At this point I spotted some small European barracuda swimming along a few meters out from the harbour wall and decided to try and catch one. It didn't seem to matter what I tried though they just didn't seem interested. Just before we left though I did get a nice little reward for my efforts when I caught a small dusky grouper.

This fish took a small paddletail on a jighead worked quite aggresively through the boulders at the end of the harbour.

The following day we headed back to Agios Nikolaos to go on the semi submarine boat trip. I have to say I was quite sceptical about what we would see but the variety of fish was quite good even if by this point in the trip I had caught most of the species we saw! One fish that we saw though was the obvious exception. European barracuda. This made me even more determined to catch one and the amount we saw swimming about under the boat made me confident that there were plenty around to be caught.
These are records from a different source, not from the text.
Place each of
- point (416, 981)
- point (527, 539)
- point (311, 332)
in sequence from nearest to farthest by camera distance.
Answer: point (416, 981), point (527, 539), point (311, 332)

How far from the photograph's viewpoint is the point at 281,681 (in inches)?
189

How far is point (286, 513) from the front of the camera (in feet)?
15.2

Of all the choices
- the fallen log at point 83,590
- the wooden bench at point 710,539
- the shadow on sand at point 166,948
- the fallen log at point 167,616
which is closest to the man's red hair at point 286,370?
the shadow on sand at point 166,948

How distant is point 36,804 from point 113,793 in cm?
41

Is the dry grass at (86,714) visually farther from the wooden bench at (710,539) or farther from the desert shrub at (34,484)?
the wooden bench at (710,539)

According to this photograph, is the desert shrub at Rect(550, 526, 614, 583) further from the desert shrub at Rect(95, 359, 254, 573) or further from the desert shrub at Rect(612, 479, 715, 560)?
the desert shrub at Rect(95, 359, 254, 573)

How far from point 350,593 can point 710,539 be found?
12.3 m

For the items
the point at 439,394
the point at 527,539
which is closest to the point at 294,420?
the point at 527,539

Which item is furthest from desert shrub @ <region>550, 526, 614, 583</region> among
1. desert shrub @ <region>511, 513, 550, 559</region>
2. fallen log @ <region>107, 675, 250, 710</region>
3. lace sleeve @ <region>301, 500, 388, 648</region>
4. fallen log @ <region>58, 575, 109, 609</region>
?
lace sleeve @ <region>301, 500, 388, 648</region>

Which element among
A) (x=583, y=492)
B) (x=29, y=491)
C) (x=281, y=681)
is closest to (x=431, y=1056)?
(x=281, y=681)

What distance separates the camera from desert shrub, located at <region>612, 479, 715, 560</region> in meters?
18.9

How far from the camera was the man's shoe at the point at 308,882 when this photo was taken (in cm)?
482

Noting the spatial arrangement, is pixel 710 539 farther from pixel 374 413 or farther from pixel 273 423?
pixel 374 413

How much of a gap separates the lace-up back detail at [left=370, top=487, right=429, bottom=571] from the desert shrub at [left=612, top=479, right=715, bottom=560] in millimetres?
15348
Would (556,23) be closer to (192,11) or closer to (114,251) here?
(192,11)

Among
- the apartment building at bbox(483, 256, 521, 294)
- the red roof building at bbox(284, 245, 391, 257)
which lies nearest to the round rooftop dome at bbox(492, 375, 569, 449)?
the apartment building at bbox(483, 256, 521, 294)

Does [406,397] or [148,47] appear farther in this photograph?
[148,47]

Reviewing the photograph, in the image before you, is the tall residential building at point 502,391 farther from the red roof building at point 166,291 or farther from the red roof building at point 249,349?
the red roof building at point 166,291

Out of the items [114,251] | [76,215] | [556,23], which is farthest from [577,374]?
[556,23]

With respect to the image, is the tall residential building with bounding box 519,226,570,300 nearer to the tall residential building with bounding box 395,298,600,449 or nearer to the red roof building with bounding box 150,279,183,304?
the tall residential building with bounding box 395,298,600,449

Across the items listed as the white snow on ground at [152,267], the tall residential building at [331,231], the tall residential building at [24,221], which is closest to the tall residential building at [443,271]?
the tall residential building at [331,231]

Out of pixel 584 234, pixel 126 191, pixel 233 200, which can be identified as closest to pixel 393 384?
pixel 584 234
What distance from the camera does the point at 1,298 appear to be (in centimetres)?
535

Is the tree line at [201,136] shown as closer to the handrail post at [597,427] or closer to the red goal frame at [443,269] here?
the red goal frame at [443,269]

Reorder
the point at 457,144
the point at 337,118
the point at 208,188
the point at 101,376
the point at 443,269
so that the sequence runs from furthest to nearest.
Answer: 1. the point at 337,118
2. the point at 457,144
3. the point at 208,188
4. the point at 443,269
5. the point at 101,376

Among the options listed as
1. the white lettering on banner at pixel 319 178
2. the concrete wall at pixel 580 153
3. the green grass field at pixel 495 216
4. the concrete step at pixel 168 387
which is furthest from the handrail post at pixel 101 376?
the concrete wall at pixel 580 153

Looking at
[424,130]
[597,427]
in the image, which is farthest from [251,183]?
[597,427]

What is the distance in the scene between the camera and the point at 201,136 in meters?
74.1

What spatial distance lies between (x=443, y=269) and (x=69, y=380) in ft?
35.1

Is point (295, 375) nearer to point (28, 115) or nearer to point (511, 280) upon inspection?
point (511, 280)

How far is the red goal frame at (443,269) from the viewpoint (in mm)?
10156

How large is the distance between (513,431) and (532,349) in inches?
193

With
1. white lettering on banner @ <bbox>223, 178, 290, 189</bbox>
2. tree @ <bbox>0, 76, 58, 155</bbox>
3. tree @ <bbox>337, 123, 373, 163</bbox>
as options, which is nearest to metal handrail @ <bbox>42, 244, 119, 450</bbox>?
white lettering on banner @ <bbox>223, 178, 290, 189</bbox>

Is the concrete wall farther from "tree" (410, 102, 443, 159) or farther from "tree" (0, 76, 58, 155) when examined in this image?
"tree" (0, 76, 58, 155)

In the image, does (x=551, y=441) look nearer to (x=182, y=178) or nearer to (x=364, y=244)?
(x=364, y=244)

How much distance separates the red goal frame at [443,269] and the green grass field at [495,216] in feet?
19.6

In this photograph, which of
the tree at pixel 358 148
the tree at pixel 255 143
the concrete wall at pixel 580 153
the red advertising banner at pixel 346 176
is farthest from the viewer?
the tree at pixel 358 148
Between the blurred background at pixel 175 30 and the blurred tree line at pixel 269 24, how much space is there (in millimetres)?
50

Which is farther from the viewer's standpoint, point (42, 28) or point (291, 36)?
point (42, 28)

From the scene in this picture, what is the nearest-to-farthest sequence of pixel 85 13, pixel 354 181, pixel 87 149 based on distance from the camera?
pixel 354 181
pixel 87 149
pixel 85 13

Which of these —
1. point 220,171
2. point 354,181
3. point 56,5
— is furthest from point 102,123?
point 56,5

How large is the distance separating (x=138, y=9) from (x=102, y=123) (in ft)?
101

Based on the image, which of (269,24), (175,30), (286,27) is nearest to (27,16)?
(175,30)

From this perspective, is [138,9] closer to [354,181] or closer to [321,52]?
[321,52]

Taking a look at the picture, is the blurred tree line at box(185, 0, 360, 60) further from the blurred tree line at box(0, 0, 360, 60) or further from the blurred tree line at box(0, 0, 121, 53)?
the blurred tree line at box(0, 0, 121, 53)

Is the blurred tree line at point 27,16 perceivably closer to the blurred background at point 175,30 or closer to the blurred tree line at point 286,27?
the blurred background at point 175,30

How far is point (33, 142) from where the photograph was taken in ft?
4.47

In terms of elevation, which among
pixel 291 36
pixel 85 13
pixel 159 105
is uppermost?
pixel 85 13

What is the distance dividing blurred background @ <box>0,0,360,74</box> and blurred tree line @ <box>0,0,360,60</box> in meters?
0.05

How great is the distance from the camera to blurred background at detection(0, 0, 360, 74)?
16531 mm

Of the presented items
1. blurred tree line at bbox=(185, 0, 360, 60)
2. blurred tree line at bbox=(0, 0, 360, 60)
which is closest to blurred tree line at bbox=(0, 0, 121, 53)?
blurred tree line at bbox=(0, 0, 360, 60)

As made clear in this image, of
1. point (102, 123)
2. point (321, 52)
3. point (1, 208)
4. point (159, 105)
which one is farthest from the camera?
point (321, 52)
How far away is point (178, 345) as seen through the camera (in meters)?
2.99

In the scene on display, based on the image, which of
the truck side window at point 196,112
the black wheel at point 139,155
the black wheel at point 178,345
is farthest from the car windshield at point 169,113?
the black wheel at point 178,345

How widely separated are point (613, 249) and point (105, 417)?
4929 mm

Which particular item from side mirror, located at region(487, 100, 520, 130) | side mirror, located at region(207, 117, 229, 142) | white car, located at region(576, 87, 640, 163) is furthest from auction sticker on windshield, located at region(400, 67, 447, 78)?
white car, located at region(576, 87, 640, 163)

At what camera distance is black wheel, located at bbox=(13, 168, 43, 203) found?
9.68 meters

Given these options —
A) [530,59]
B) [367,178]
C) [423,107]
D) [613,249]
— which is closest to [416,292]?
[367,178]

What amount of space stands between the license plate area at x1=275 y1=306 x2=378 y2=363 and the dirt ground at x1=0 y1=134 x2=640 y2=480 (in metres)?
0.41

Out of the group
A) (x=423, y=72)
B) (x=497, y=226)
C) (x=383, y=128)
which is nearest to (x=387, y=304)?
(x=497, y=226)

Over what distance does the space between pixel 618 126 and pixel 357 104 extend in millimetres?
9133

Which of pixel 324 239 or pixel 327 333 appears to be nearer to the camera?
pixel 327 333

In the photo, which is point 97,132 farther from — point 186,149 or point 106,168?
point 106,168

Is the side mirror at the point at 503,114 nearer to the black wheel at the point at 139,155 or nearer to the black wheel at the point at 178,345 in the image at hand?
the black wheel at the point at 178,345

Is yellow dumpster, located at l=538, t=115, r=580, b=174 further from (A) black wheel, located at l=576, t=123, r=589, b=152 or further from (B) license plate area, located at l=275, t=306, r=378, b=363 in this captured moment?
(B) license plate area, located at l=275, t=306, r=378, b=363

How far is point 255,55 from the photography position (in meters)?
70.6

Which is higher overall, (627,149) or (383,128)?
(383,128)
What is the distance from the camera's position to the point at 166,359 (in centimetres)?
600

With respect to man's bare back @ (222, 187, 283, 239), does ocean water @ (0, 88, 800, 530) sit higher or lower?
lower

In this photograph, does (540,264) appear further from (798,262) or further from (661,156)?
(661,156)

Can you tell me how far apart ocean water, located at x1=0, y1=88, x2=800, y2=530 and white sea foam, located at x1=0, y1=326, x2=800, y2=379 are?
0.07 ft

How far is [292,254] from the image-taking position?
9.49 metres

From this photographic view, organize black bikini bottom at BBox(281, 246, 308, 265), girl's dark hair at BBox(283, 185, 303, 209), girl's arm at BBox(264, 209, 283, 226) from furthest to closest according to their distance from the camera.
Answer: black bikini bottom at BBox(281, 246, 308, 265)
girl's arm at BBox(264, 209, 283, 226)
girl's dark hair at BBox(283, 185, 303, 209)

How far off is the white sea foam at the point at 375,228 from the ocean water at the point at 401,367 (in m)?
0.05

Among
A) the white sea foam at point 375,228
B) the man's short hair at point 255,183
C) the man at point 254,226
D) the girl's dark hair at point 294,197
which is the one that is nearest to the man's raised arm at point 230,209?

Obviously while you are down below the surface in the glass panelled hold of the boat there are guys up on deck throwing in groundbait to attract the fish but when a turtle appeared and swam around the boat a few times even I was pleasantly surprised.

"Oh my God, it's coming back again!" exclaimed one women who obviously didn't spot all the free food appearing from above.

Back on dry land it was a very hot day so after popping to the fishmonger for a few prawns we headed to a sheltered spot at the back corner of "The Lake" where Lillian relaxed under a big tree whilst I fished away for an hour or so. This time I decided to fish a small chunk of my chosen bait under a small waggler float. Plenty of fish caught again and as I peeled my prawns and threw the heads and shells into the shallow water to my left I noticed some small gobies fighting over them when they reached the sandy bottom. A quick dangle of my baited hook in their vicinty saw me catch a few of them.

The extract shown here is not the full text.